* **REQUIREMENT**
Can you convert the data, from the line containing "sonicspire.com is for sale" down to the line containing "QR Code for" with both of those lines included, into a Markdown table with the columns No. and Text, where each row holds a row number and one line and blank lines are skipped? Leave the pictures out of the table.

* **ENTRIES SUPPLIED**
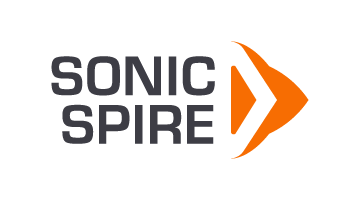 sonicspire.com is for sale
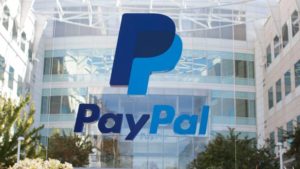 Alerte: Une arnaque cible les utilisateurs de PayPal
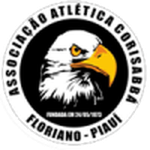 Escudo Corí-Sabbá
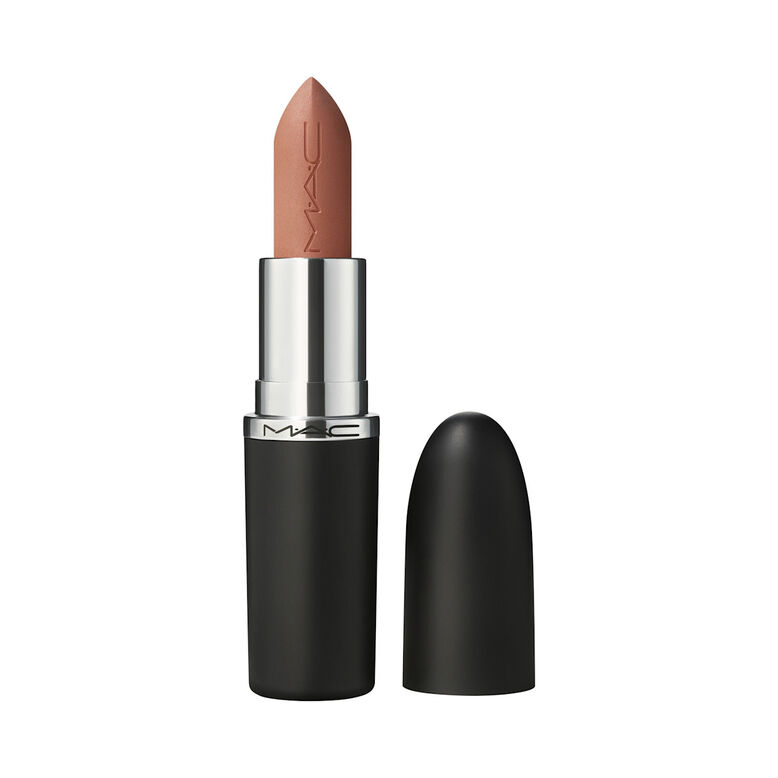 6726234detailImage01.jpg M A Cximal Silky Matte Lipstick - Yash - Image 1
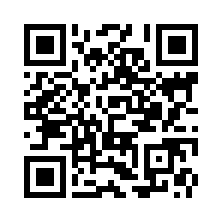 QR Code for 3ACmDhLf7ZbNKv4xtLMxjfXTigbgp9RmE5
--
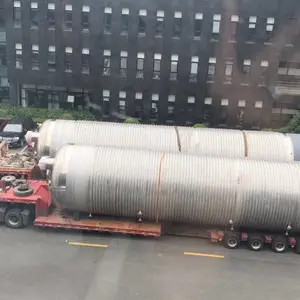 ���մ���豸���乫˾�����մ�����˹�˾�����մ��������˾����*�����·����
==
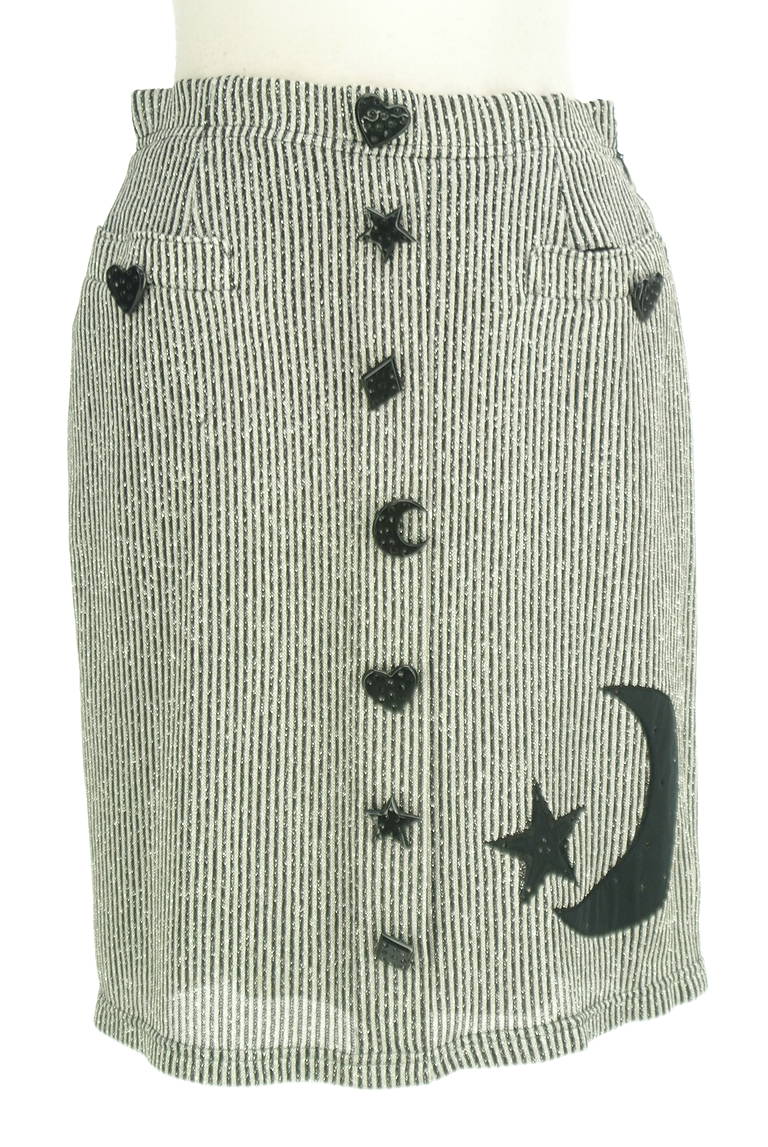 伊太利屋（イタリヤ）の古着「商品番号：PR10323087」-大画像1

* **TASK SOLUTION**
| No. | Text |
|---|---|
| 1 |  sonicspire.com is for sale |
| 2 |  Alerte: Une arnaque cible les utilisateurs de PayPal |
| 3 |  Escudo Corí-Sabbá |
| 4 |  6726234detailImage01.jpg M A Cximal Silky Matte Lipstick - Yash - Image 1 |
| 5 |  QR Code for 3ACmDhLf7ZbNKv4xtLMxjfXTigbgp9RmE5 |